## Reading passage
---

Node.js and the tale of worker threads

Join me on a Friday night on-call investigation into a rogue Node.js service.

photo of Jeremy Colin
Jeremy Colin

Engineering Manager

Posted on Jul 25, 2024

A disrupted gaming night

I do not usually read code when dealing with production incidents, as it is one of the slower ways to understand and mitigate what is happening. But on that Friday night, I was glad I did.

I was about to start another session of Elden Ring (a video game in which everything is pretty much trying to kill the player) when I was paged with the following: "campaign service is consuming all resources we throw at it". I joined a call and was then told that the observed impact was due to one of the dependencies: the translation service, for which my on-call rotation was responsible for. The translation service was indeed very slow to respond (its p99 latency had increased from 100ms to 500ms) and its error rate had gone from 0 to 4%. This did not really explain why the service calling us (the campaign service) was on a cloud resource consumption spree.

Increased latency on translation service

We started with distributed tracing, however the campaign service was not instrumented so we could not get much out of our tracing tooling. We did see some context cancelled error messages on our request spans which usually means that the connection was unexpectedly closed from the client side. We quickly moved on to logging and sure enough, we found the same evidence in the translation service logs: java.lang.IllegalStateException: Response is closed

We are relatively well instrumented at Zalando in terms of operations, especially with built-in Kubernetes dashboards. Using our Kubernetes API Monitoring Clients dashboard we confirmed that the calling service (the campaign service) was misbehaving and instead of its usual 1 000 requests per minute to the translation service, it was making over 20 000 requests per minute.

Increased requests on translation service

It looked like the campaign service was effectively increasing the pressure on our translation service. This meant that our translation service was then slower to respond and sometimes not responding at all, which in turn somehow increased the amount of requests that the campaign service was making and the cloud resources it was consuming.

We were looking at a positive feedback loop that was destabilising both systems. Fortunately for us, the effects of the loop were eventually stopped at some point when both systems reached their allocated cloud limits, memory for the campaign service and the maximum number of replicas for our translation service. This had been going on for several hours as the campaign service is not on the critical path of the customer journey, so 4% was a slow burn error and we were only paged because the team that owns the service started investigating this anomaly and found this interaction with our translation service.

In an attempt to resolve the situation, we reduced the number of pods for the campaign service and allowed our translation service to scale up, and sure enough the situation improved by itself in a matter of minutes. As I was about to pick up my game controller again, I took one last look at the graphs and, lo fand behold, the error rate was back up and the positive feedback loop had resumed, as if in defiance of my gaming night.

Increased latency on translation service again

Not so fast Tarnished

In Elden Ring, you have to retry boss fights quite a lot so I rolled up my sleeves and started investigating again. This time, resolved to understand the systems' "patterns".

Taking another look at the campaign service logs was quite interesting to say the least. Yes, it did start with a bunch of request failed, read timeout but then it was followed by a lot of logs like Worker fragment (pid: 51) died and Worker 549 started. When I say a lot, I mean A LOT, more than 20 per second in total.

---

(Web image-text data)
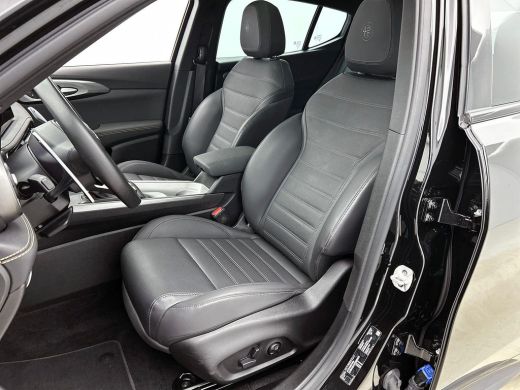 Alfa Romeo Tonale 1.5T 160PK Hybrid Veloce PANORAMADAK | LEER | CAMERA | 20"LM ActivLease financial lease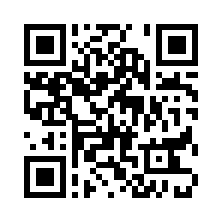 QR Code for 13MUXvc9WZJrZ7e2cDdjpBZUX4j5ZgwerS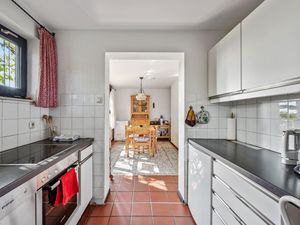 22421949-Ferienhaus-4-Lissendorf-300x225-5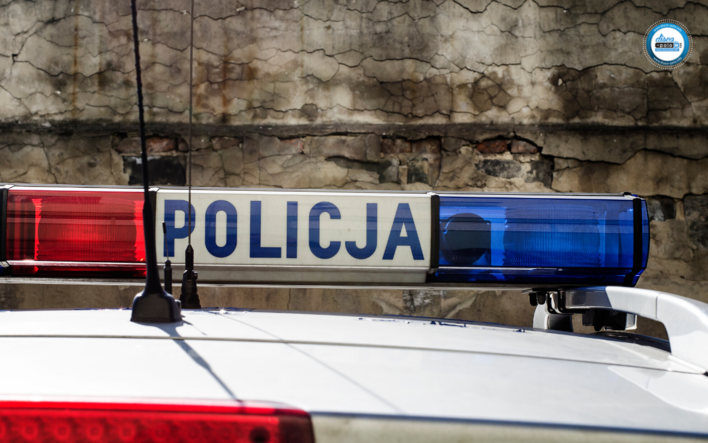 Z ostatniej chwili! Kradzież w branży! Zespół disco polo straci 44 miliony?! To efekt 10-letniej pracy! Prawdziwy dramat!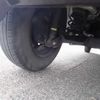 suzuki alto 2018 23791 image 14
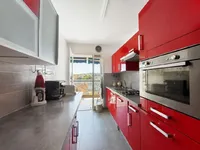 Недвижимость Estate République Cannes: 7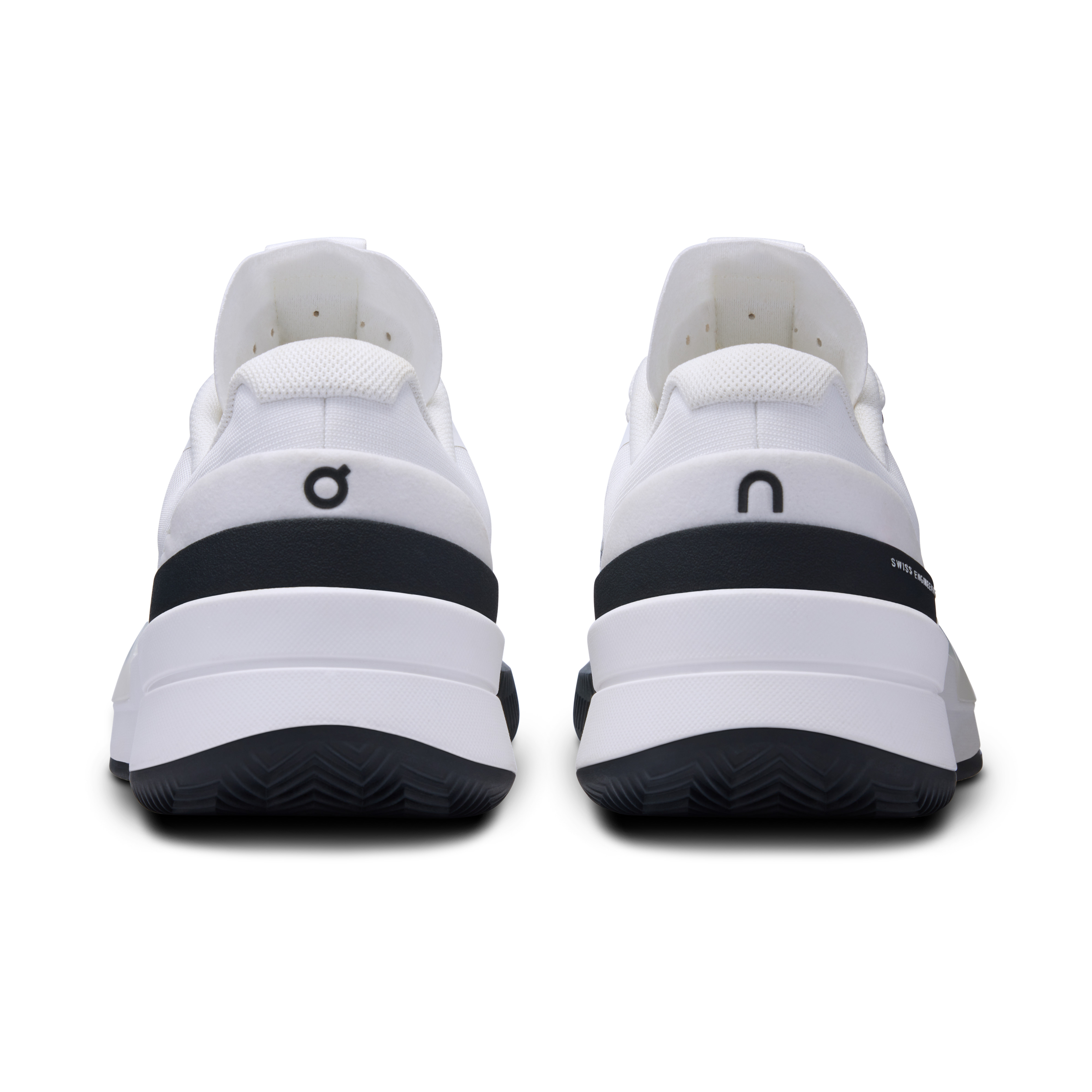 On THE ROGER Pro 2 Clay | REVERSIBLE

---

## Tasks to carry out
1. Extract the passage of the Node.js worker threads post between "A disrupted gaming" and "resource consumption spree.", inclusive, copying it word for word.
2. Write the next part of the Node.js worker threads post, picking up right after its final sentence.

## Answers in order
1.
A disrupted gaming night

I do not usually read code when dealing with production incidents, as it is one of the slower ways to understand and mitigate what is happening. But on that Friday night, I was glad I did.

I was about to start another session of Elden Ring (a video game in which everything is pretty much trying to kill the player) when I was paged with the following: "campaign service is consuming all resources we throw at it". I joined a call and was then told that the observed impact was due to one of the dependencies: the translation service, for which my on-call rotation was responsible for. The translation service was indeed very slow to respond (its p99 latency had increased from 100ms to 500ms) and its error rate had gone from 0 to 4%. This did not really explain why the service calling us (the campaign service) was on a cloud resource consumption spree.

2.
Campaign service logs

At this point, we needed to understand where they were coming from and yes, I started reading the code on github. We were dealing with a simple Node.js application. The entry point was a file called cluster.js and the first thing it did was get the number of CPUs from the OS and spawn a worker for each CPU core.

const cluster = require("cluster");
const numCPUs = require("os").cpus().length;

// master wrapper
if (cluster.isMaster) {
  console.log(`Master ${process.pid} is running`);
  console.log(`CPU Total ${numCPUs}`);

  // fork workers
  for (let i = 0; i < numCPUs; i++) {
    cluster.fork();
  }

  cluster.on("exit", (worker) => {
    // when worker exits
    console.warn(`Worker fragment (pid: ${worker.process.pid}) died`);
    cluster.fork();
  });
}

Pretty smart right? Node.js is single-threaded and you don't want to leave those precious CPU cores idle. Well that depends on where your code is running!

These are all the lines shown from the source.